The University’s School of Music is bringing a piece of French culture to campus through classical music.
The Ysaye Quartet, an internationally famous chamber music group of two violins, a viola and a cello, is coming to the University Chamber Music Series on Tuesday. Since it was founded in 1984, the group has played all over the world, but this will be their first appearance in Oregon.
The Chamber Music Series hosts six performances a year strictly in the genre of chamber music. Chamber music is a small group of musicians (three to eight on average) who play together. Other special features of chamber music are that generally each instrument plays a different part, and the group plays without a conductor.
To an inexperienced listener, this may not sound like anything special, but Janet Stewart, assistant dean of the music school, said the listeners must understand the meaning of the performance to enjoy it.
“There has to be a feeling between the performers,” Stewart said. “Because there is no conductor imposing the dynamics of the music, it has to be worked out by the musicians. It’s the classical equivalent of a jazz jam.”
To help audiences understand the performance better, there will be a musical insight lecture given by Robert Hurwitz, professor of music theory, an hour before the concert. Hurwitz, however, is not fond of the title “lecture.”
“To me, it’s more like a tour guide,” he said. “If you just go to the concert without knowing the music, you won’t always know how to get through it.”

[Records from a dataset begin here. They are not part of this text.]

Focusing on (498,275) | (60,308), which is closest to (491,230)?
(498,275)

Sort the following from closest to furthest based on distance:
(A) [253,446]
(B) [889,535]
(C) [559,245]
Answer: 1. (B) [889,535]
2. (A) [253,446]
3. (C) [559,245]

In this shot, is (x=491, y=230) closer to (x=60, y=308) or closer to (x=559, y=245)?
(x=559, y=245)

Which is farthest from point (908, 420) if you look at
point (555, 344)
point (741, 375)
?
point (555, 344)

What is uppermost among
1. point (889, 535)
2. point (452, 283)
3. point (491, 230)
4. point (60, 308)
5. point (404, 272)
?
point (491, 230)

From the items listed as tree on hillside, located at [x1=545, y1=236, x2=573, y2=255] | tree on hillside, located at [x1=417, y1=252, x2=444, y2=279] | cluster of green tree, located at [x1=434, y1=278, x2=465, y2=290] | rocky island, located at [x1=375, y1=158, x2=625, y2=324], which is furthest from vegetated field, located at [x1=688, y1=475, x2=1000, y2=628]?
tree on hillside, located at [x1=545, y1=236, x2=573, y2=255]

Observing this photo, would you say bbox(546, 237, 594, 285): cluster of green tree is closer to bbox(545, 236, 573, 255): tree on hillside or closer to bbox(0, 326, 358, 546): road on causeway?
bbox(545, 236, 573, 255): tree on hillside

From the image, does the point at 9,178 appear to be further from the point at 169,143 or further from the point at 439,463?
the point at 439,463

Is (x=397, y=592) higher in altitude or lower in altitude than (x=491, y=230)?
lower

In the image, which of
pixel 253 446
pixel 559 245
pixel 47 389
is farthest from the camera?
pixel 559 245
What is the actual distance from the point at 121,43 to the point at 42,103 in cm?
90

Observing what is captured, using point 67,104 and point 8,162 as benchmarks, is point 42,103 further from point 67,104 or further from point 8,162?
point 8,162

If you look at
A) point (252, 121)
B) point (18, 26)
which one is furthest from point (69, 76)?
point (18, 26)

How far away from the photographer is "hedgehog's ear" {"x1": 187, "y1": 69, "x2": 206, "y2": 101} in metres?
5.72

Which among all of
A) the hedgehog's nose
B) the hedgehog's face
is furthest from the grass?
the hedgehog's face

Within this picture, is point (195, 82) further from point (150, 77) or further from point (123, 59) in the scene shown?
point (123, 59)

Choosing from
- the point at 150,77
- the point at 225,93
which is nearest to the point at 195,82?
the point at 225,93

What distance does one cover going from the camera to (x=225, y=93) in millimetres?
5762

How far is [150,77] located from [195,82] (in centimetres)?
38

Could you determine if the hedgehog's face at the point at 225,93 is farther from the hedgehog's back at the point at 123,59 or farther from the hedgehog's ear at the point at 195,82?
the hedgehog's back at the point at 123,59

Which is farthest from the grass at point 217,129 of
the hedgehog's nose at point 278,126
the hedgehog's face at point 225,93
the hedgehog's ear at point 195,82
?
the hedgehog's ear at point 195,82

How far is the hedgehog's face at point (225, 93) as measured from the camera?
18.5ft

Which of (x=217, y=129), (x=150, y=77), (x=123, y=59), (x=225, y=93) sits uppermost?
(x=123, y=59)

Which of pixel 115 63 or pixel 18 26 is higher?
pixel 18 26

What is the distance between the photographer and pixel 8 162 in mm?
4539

In preparation for these presentations, Hurwitz researches any composers that he doesn’t already have knowledge about and listens repeatedly to the pieces that will be played all in the attempt to divine some connections that will help the audience.
“My goal is to help people enjoy something on a higher level than they would if they didn’t come to the lecture,” Hurwitz said.
The quartet’s University performance will be joined by a pianist and a solo violinist. These musicians will play the first piece together and join the quartet for the final piece. The second piece will be played by the quartet alone. They will play a Debussy violin sonata, Ravel’s String Quartet in F Major and Chausson’s Concerto for Piano, Violin and String Quartet. All three pieces are from French composers around the end of the 19th century.
Stewart said French chamber music is a rare treat because the style is largely dominated by the Germanic music tradition.
“The French music isn’t driven by form as much as it is driven by color,” Stewart said.
Hurwitz has a particular affection for every type of chamber music, regardless of its origins, he said.
“There is a kind of spiritual quality in chamber music that isn’t present in other music,” Hurwitz said. “Something about such small groups striving to reach some huge goal is more emotional.”
The intimacy of chamber music allows for new interpretations of the pieces to emerge, Hurwitz said.
“What if I saw four different performances of Hamlet? Each one will say ‘to be or not to be,’ but in some different way that might make me understand it differently,” he said.
Hurwitz made the point that audiences should come trying to understand the music rather than just listening. Celeste Leger, a student intern for the music school, hopes that other students will be open-minded enough to come.
“A lot of people our age are intimidated by classical music because the tradition is so old,” Leger said.
The concert will be at 8 p.m. Tuesday in Beall Concert Hall. Tickets are $25, $20 and $10 based on seating.